Я проговорил с некоторой растерянностью:

– Только сейчас начинаю понимать сложность того, что надо мне сделать… Хотя никакой злокозненности не было, но подготовиться, да, пришлось вам тайно, чтобы не сеять паники… Но все равно это бьет по мозгам. В народе считается, что именно КГБ охранял СССР…

Он кивнул.

– Академик Сахаров часто говорил, что в СССР осталась только одна абсолютно некоррумпированная структура, это КГБ. Эти слова даже «Голос Америки» несколько раз повторил в передачах на СССР, а потом и Би-би-си, но там был сделан акцент на том, что все остальное было коррумпировано. Это, конечно, ложь.

– Коррупции не было?

Он поморщился.

– Коррупция на уровне комиссионного магазина была, но не в верхах, как теперь. Суслов, серый кардинал Кремля, самый влиятельный человек Политбюро, всю жизнь прожил в однокомнатной квартире!

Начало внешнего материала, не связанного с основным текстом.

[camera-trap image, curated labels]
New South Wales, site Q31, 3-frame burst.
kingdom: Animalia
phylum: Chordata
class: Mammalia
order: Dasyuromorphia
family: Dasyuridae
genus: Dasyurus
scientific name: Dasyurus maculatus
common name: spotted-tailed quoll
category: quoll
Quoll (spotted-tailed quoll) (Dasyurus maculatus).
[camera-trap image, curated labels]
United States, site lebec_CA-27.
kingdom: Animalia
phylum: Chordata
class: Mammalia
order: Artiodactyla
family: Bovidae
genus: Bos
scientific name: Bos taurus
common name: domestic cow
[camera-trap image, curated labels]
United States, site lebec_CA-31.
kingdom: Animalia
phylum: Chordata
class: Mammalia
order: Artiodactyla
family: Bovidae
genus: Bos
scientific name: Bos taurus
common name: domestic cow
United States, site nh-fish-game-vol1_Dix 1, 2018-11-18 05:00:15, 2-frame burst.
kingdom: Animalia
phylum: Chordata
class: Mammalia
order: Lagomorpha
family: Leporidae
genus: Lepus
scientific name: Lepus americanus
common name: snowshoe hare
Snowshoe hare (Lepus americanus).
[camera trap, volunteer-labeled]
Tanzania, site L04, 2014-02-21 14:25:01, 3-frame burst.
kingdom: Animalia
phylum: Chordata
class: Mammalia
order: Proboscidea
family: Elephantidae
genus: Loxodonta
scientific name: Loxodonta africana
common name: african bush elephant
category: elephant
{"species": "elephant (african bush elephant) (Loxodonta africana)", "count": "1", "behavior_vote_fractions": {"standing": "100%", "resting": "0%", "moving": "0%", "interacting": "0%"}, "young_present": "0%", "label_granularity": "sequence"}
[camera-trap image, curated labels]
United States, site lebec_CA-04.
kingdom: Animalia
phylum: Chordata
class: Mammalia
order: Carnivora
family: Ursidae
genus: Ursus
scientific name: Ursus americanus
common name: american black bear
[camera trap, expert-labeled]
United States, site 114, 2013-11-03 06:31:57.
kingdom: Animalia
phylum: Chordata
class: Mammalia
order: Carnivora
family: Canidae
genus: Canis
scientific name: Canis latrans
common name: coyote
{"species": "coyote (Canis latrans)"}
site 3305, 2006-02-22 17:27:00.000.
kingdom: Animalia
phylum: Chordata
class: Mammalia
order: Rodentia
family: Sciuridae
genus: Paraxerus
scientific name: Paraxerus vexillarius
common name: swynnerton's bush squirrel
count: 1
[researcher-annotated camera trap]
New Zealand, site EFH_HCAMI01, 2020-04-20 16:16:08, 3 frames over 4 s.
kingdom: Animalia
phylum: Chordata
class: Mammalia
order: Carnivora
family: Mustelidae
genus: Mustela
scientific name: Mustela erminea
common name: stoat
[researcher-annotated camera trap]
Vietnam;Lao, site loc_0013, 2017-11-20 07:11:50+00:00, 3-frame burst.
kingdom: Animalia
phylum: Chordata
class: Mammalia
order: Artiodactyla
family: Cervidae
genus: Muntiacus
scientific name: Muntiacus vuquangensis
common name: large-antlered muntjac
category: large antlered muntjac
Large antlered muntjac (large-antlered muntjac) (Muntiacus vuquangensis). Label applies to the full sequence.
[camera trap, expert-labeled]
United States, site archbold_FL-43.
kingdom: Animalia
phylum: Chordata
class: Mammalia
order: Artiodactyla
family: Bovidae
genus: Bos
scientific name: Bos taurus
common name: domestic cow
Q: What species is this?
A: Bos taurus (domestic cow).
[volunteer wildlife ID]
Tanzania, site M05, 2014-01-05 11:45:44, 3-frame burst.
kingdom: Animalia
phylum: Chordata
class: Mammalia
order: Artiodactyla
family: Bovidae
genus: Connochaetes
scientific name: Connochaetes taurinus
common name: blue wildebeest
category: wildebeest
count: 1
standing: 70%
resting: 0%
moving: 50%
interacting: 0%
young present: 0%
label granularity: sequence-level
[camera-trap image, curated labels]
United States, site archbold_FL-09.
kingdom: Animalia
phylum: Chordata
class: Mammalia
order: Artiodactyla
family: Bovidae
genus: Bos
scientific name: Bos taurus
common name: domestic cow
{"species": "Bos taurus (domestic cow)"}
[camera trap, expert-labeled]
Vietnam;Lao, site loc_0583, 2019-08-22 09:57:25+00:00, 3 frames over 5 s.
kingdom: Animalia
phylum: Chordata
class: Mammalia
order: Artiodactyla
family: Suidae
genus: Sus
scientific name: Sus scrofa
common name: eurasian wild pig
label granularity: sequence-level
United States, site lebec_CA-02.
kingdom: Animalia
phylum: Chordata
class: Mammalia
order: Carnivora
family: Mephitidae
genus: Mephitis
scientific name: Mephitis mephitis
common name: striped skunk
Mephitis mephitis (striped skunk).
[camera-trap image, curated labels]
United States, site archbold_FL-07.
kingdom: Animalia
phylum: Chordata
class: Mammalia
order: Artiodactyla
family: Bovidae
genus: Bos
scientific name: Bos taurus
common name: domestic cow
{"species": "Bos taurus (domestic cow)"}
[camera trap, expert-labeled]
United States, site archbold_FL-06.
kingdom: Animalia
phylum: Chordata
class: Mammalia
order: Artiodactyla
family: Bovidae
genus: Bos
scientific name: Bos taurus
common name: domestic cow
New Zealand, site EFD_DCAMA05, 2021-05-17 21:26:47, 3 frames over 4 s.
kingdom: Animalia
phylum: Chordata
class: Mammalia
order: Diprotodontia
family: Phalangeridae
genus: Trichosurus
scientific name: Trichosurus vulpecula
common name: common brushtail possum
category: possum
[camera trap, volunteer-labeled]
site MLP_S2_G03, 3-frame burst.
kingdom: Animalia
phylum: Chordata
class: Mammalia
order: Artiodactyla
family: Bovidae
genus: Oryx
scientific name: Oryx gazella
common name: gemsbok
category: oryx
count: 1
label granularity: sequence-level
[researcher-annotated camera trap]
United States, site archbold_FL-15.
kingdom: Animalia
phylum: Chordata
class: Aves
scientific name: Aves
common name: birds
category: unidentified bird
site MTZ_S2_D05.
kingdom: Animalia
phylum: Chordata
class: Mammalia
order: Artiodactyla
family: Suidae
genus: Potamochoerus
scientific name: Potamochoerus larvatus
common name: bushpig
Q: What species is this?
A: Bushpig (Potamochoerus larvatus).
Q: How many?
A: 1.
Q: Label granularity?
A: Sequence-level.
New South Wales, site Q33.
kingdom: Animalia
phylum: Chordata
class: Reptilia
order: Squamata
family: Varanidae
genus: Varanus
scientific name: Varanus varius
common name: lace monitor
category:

Ни у кого не было дворцов, даже дети высших иерархов партии не пользовались привилегиями. Дети Сталина носили фамилию Джугашвили, а Микоян, когда его сын еще в детстве начал козырять, что его отец – член Политбюро ЦК КПСС, собственноручно избил его и сказал: «Это я Микоян, а ты пока еще никто!» Это к тому, что не было и намека на нынешнюю коррупцию, что уже и не скрывается… Тем более, немыслимым было такое чудовищное хамство, чтобы приемный сын взял себе в фамилию литературный псевдоним известного в партийных кругах писателя, что позволило сделать карьеру ему, а потом еще и внуку.

Ингрид завозилась беспокойно, он взглянул на нее и сдержанно улыбнулся.

– Да-да, я отвлекся. Просто задело за живое. Распускать в открытую было нельзя, это сразу было бы подано еще тогда, что мы кинули своих братьев по Союзу! Потому вроде бы лучше сделать вид, что нас победили, разрушили Союз, и теперь это госдеп виноват в том, что происходит на Украине, в Прибалтике и вообще во всех бывших республиках СССР! Как, впрочем, оно и есть на самом деле.

Ингрид молча поглядывает то на Бондаренко, то на меня круглыми непонимающими глазами, и теперь вижу, что это просто сильная и волевая женщина, умеющая принимать быстрые тактические решения, но абсолютно не способная на стратегическое видение и мышление.

– Сложный выбор, – сказал я. – Это нечестно, я не могу решать такие вопросы.

Бондаренко сказал с горечью:

– Но теперь видите, у нас в Управлении нет общей точки зрения даже в своем узком кругу! Так что с Богом или как угодно, но постарайтесь как-то понять эту проблему и дать нам четкий и ясный доклад. Вы та песчинка или крохотный камешек, что склонит чашу весов в ту или другую сторону.

Над головой нарастал грохот, вертолет завис над серединой площадки, свирепый ветер от стремительно вращающегося винта прижал нас к стене.

Я зябко передернул плечами, это не вертолет, а его скелет: только пол и крыша с винтом, а вместо стен пара металлических прутьев, даже сзади нет двери, а огромный проем.

Полозья коснулись бетона, винт сразу начал вращаться медленнее, грохот утих, как и ветер.

Бондаренко сказал уже другим тоном, подбадривающим:

– К счастью, вам не придется ни стрелять, ни драться. Вообще ничего… из силового. А если вдруг, то на это там охрана. Хорошая охрана. Как последний ресурс – Ингрид Волкова, она участник боевых операций в арабских странах, везде проявила себя достойно.

Я подумал, кивнул.

– Это хорошо, что мне ничего не придется. Я по состоянию здоровья не служил в рядах, и пистолета даже в руке не держал.

– Нам нужна только ваша голова, – заверил он. – И умение вести доверительную беседу… Ну, с Богом! Никогда не думал, что такое скажу…

– Все мы меняемся, – заверил я дежурно, хотя уверен, что меняться уже не буду, и так само совершенство. – Спасибо, что проводили.

Он крепко пожал Ингрид и мне руки, пилот уже в нетерпении выглядывает из кабинки, и мы побежали, пригибаясь, к вертолету.

Винт, не успев остановиться, снова начал раскручиваться. Через несколько секунд площадка на крыше словно отстрелилась и резко пошла вниз.

На некоторое время я ощутил, что гравитационная постоянная на этой планете равна девять восемьсот семь, атмосферное давление сейчас повышено, а солнечная вспышка была неделю назад, хотя мой организм ее практически игнорирует.

Ингрид быстро пристегнула меня широким жестким ремнем, совсем не то изысканное удобство, что в ее автомобиле.

– Это Спарта, – сказала Ингрид злорадно, – не кривись, ботаник!

– Можем выпасть?

– Теперь нет, – заверила она, – но если пилот вздумает сделать мертвую петлю, то тебе за шиворот кое-что затечет!